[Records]
▬▬▬▬▬▬

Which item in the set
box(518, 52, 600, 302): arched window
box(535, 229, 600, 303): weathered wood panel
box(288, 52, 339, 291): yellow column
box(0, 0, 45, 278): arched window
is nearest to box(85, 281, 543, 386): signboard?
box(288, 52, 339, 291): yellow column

▬▬▬▬▬▬

Requirements =>
Rewrite the records above with every instance of "arched window" changed to "round window" and all other text left the same.

Response =>
Which item in the set
box(518, 52, 600, 302): round window
box(535, 229, 600, 303): weathered wood panel
box(288, 52, 339, 291): yellow column
box(0, 0, 45, 278): round window
is nearest to box(85, 281, 543, 386): signboard?
box(288, 52, 339, 291): yellow column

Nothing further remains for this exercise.